Page excerpt:

------------------------------

Keep in mind we are trying to keep our tank colorful and lively.


----------



## Fishfirst (Jan 24, 2005)

for corals I'd go with mushrooms, polyps, and softs... they need less light than the hards, and are still nicely colored. Yet they still need a lot of light, florcent compacts are a must... (VHO's and Halides are options too) you need about 4-5 watts per gallon before you can get these corals or they will just wither away like a plant without any sunlight. I'd get some live rock and cure it in a rubbermaid container with a powerhead for a couple weeks so you don't have a bunch of die off in your tank. Also you can get base rock and seed it with live rock so you get all live rock. www.hirocks.com is a good place to get your base rock for a good price. I'd get a 4-1 ratio of base rock to live rock and about a total of 75-100lbs of it. Feeding Clarkii? clownfish shouldn't be that hard... if you have flakes or pellets they will gladly accept these, plus shrimp and fish you buy at the grocery store is good for them too.


----------



## Hickers (Mar 25, 2005)

Also a feather duster is a nice addition...

Hickers


----------



## sully01 (Mar 22, 2005)

what about anemeonies. i really like those. they would be good for the clown fish right.?


----------



## Hickers (Mar 25, 2005)

Depends

The chances are the clown fish would not interact with the anemeonies, unless you are lucky. Your clownfish could be tank bred so it is a bit of a misconception that they would. Most clown fish are excellent begginer fish, (but I did have a pair of baby common clowns that were bullied to death by Domino damsel).

Regards

Hickers


----------



## Fishfirst (Jan 24, 2005)

anemones are not for the average aquarist... it takes a massive amount of lighting for most anemones... they just plain don't do well without it. I would highly recomend not getting one until your feet are well in the water... say in 4-5 years.


----------



## sully01 (Mar 22, 2005)

yah maybe we should wait...


anyway. we went to the fish place and i saw one of those gobys. those are probably the coolest looking fish ive ever seen. it kept digging adn spitting the sand out. i figured that we should get one of those cause right now we have a lot of top and middle of the tank fish but no bottom fish. just hermit crabs. i think that one goby and a blenny would do nicely..what do you think?


----------



## wrasser (Apr 5, 2005)

sully01 hows the tank going for you?


----------



## Guest (Apr 7, 2005)

what kind of goby?


----------



## sully01 (Mar 22, 2005)

the tank is actually going great right now. we got some base rock and put it in there and it looks really nice. as soon as we get some live rock and get it all cured i think it will look nice

as for the goby i dont know i couldnt find the tag for it. (you know how at like petco they have the fish in the tank and the name of it on the outside) but it was really entertaining watching it dig in the sand


----------



## sully01 (Mar 22, 2005)

just put in some new fish
butterfly and a yellow spotted goby

really nice

tank is doing great


----------

------------------------------

Instruction 1:
Repeat the lines of the records between the line containing "In the snapshot" and the line containing "(11,105) < (61,106) < (158,103)", inclusive.

Excerpted records:

------------------------------

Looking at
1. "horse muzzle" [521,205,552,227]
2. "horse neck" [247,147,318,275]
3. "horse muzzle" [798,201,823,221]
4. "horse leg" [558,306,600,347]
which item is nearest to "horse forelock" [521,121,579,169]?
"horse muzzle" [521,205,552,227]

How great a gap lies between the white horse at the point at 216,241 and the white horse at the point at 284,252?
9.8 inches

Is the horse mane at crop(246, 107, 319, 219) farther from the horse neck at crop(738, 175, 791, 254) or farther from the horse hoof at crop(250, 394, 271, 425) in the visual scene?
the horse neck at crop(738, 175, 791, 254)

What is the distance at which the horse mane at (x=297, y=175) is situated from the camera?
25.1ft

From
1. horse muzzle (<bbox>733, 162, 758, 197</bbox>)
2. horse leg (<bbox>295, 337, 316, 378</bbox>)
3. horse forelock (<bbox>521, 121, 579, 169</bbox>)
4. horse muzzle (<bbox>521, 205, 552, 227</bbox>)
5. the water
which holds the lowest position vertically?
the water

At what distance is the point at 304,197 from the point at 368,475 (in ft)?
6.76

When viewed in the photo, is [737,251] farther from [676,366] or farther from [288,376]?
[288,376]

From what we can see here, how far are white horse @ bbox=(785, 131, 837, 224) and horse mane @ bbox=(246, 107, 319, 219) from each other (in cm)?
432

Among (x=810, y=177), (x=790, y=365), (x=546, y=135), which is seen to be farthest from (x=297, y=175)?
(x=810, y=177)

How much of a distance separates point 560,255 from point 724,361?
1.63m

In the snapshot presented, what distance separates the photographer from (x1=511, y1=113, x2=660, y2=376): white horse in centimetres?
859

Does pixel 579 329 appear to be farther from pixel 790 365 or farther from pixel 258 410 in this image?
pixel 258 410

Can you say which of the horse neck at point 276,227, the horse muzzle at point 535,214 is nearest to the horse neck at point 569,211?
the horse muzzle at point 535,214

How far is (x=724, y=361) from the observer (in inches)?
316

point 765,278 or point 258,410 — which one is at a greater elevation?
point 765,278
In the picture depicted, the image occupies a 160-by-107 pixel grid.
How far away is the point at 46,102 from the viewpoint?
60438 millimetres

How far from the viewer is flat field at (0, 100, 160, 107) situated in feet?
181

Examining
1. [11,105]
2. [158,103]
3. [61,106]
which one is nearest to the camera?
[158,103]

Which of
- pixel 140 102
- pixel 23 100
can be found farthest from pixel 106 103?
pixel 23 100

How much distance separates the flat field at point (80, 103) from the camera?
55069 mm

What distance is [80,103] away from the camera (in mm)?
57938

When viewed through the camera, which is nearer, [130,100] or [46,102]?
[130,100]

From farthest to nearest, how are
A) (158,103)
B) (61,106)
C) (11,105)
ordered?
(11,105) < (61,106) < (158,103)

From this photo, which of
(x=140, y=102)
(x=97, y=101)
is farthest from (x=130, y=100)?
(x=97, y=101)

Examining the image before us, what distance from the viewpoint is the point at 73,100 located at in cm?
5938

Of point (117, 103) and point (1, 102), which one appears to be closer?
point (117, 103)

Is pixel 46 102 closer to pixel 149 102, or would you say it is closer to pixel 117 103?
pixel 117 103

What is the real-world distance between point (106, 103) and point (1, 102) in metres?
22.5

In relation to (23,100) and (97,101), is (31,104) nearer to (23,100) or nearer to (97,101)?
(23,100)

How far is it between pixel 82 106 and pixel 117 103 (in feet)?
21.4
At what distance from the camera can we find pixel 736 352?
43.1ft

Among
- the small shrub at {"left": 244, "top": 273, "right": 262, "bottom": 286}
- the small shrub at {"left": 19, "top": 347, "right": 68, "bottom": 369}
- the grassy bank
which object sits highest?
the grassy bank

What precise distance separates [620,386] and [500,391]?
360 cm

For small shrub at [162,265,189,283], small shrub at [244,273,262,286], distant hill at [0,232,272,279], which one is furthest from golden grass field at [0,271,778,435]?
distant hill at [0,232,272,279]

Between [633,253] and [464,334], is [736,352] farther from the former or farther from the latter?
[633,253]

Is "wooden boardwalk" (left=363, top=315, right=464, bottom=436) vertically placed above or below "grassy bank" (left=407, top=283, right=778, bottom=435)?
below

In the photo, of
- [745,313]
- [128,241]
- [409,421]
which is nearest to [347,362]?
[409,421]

------------------------------

Instruction 2:
Duplicate the aquarium forum thread between "yah maybe we" and "going for you?", inclusive.

Result 1:
In the snapshot presented, what distance separates the photographer from (x1=511, y1=113, x2=660, y2=376): white horse in centimetres?
859

Does pixel 579 329 appear to be farther from pixel 790 365 or farther from pixel 258 410 in this image?
pixel 258 410

Can you say which of the horse neck at point 276,227, the horse muzzle at point 535,214 is nearest to the horse neck at point 569,211?
the horse muzzle at point 535,214

How far is (x=724, y=361) from the observer (in inches)?
316

point 765,278 or point 258,410 — which one is at a greater elevation?
point 765,278
In the picture depicted, the image occupies a 160-by-107 pixel grid.
How far away is the point at 46,102 from the viewpoint?
60438 millimetres

How far from the viewer is flat field at (0, 100, 160, 107) situated in feet?
181

Examining
1. [11,105]
2. [158,103]
3. [61,106]
which one is nearest to the camera?
[158,103]

Which of
- pixel 140 102
- pixel 23 100
can be found farthest from pixel 106 103?
pixel 23 100

How much distance separates the flat field at point (80, 103) from the camera?
55069 mm

What distance is [80,103] away from the camera (in mm)?
57938

When viewed through the camera, which is nearer, [130,100] or [46,102]?
[130,100]

From farthest to nearest, how are
A) (158,103)
B) (61,106)
C) (11,105)
ordered?
(11,105) < (61,106) < (158,103)

Result 2:
yah maybe we should wait...


anyway. we went to the fish place and i saw one of those gobys. those are probably the coolest looking fish ive ever seen. it kept digging adn spitting the sand out. i figured that we should get one of those cause right now we have a lot of top and middle of the tank fish but no bottom fish. just hermit crabs. i think that one goby and a blenny would do nicely..what do you think?


----------



## wrasser (Apr 5, 2005)

sully01 hows the tank going for you?